We took a day trip to Cabo da Roca, the most westernly point in continental Europe. It's a 45 min local bus ride from town (4.10 euros each way). From there, hike along the cliffs to reach Praia da Ursa, a jaw-dropping beach whose remoteness equals peace and quiet. The path is steep, but it's worth it. We stayed about 3 hours there, enjoying the sun, the kick of the Atlantic, and going up one of the rocks (adrenalineeeee!)

In that strange way of small resorts, it also has attractions one wonders who think they will last: anyone up for a trip to the Bonsai Museum? The local council thinks a Museu das Noticias, about the evolution of journalism and the media, is also a good idea. Hum. Opening date is tbc.

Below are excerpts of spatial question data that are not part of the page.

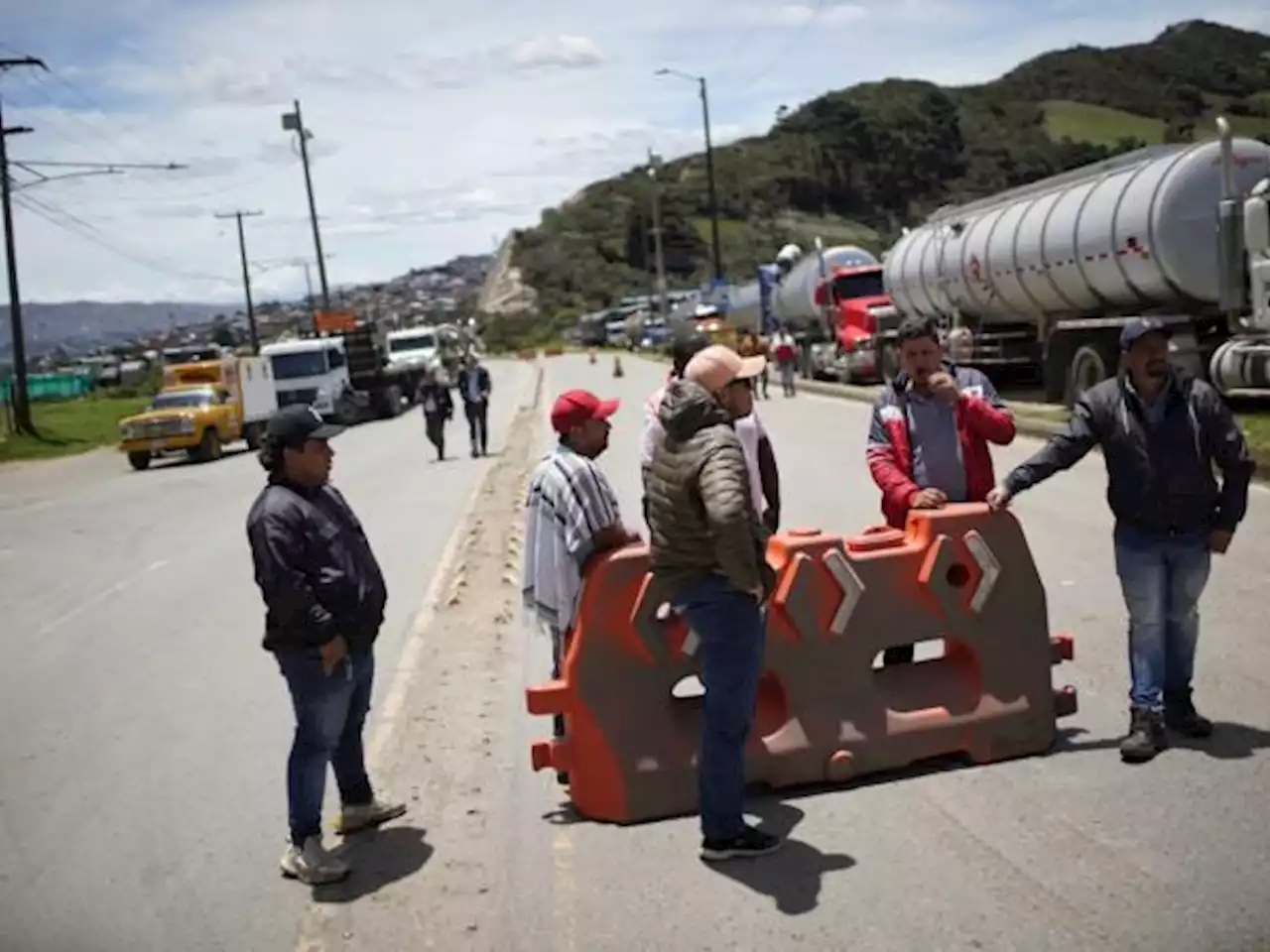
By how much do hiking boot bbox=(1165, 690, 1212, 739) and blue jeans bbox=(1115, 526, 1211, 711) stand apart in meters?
0.11

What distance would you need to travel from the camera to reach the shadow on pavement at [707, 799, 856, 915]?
16.8ft

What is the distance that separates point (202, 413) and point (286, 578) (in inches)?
1256

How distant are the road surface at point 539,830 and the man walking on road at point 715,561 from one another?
→ 309mm

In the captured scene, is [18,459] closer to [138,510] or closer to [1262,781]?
[138,510]

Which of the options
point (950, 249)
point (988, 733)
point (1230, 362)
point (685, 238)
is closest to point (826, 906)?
point (988, 733)

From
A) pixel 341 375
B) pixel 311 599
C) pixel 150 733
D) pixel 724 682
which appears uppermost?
pixel 311 599

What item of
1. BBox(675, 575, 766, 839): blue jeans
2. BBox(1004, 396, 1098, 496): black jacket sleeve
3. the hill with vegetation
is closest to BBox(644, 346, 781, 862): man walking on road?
BBox(675, 575, 766, 839): blue jeans

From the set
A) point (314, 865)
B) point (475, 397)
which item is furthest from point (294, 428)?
point (475, 397)

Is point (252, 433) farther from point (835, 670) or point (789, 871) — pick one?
point (789, 871)

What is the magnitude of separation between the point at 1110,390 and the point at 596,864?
2.88 metres

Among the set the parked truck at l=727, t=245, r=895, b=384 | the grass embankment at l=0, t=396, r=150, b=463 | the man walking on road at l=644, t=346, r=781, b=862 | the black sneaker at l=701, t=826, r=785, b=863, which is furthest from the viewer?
the grass embankment at l=0, t=396, r=150, b=463

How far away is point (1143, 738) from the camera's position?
621 cm

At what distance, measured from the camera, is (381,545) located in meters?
15.6

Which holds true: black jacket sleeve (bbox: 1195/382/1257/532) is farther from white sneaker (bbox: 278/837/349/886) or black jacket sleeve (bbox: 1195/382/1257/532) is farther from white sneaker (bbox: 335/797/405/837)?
white sneaker (bbox: 278/837/349/886)
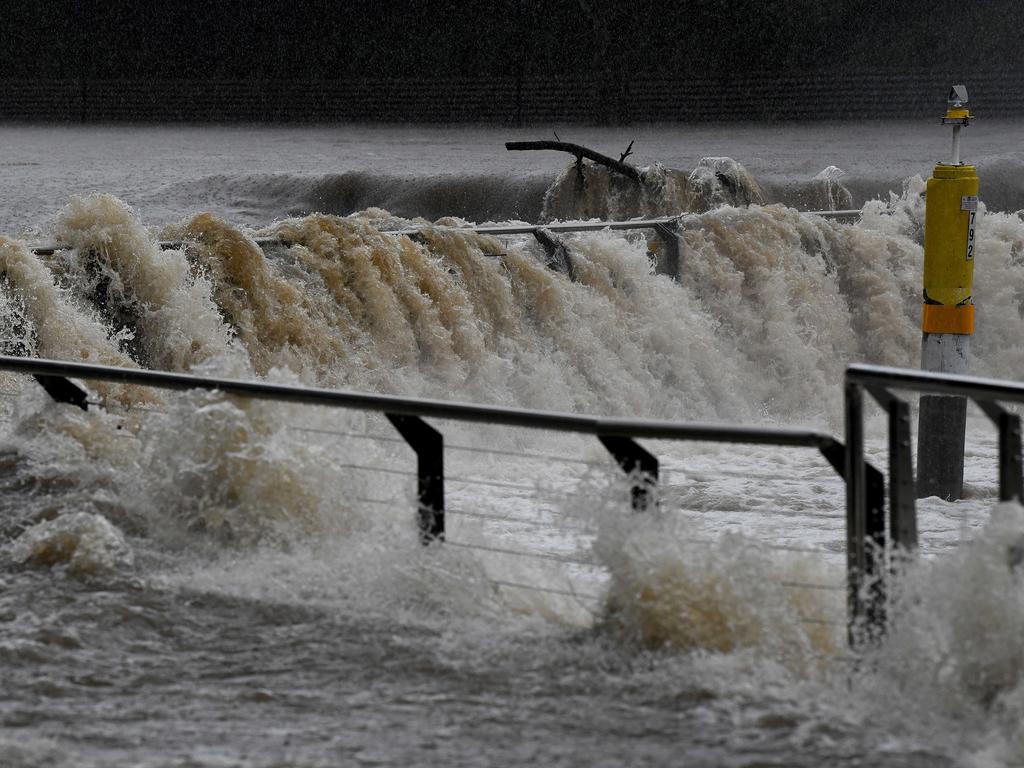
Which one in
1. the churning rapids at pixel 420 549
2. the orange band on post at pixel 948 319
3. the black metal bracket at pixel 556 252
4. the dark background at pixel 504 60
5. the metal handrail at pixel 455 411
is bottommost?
the churning rapids at pixel 420 549

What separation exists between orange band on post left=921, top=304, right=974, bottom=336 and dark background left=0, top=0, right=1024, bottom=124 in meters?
31.7

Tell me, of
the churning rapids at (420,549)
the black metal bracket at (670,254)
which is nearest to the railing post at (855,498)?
the churning rapids at (420,549)

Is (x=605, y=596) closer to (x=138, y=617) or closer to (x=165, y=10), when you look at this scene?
(x=138, y=617)

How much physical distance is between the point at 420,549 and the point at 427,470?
0.25m

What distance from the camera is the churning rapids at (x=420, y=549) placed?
11.7 feet

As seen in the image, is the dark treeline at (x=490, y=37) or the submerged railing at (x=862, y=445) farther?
the dark treeline at (x=490, y=37)

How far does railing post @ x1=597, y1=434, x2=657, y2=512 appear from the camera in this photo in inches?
163

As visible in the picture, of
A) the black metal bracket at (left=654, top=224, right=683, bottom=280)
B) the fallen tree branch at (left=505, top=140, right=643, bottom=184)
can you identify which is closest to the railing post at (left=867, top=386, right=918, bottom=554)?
the black metal bracket at (left=654, top=224, right=683, bottom=280)

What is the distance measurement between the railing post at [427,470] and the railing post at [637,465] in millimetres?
539

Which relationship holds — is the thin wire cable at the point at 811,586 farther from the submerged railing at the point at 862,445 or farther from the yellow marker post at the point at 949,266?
the yellow marker post at the point at 949,266

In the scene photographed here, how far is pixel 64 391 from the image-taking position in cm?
550

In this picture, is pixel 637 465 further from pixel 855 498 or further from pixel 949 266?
pixel 949 266

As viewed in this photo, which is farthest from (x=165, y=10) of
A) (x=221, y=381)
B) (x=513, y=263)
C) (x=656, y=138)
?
(x=221, y=381)

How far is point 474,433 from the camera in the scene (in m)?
9.55
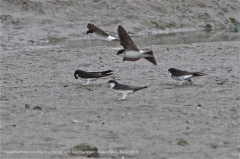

We also took a day trip to the seaside town of Cascais, where we gorged on seafood (bought by the weight at Mariscos restaurant) and ice cream (from Santini, a place that is on the tourist trail but well-deserved: cute waiters and one of the flavours was Strawberry with Basil! Delicious).

Finally, we were also lucky to be in Sintra during one of its festas - local fetes, this one for San Pedro. The neighbourhood was garlanded and the square had rides, churros stands, and food places serving grilled sardines and other local delicacies for cheap.

All in all: Sintra is worth more than your normal day trip!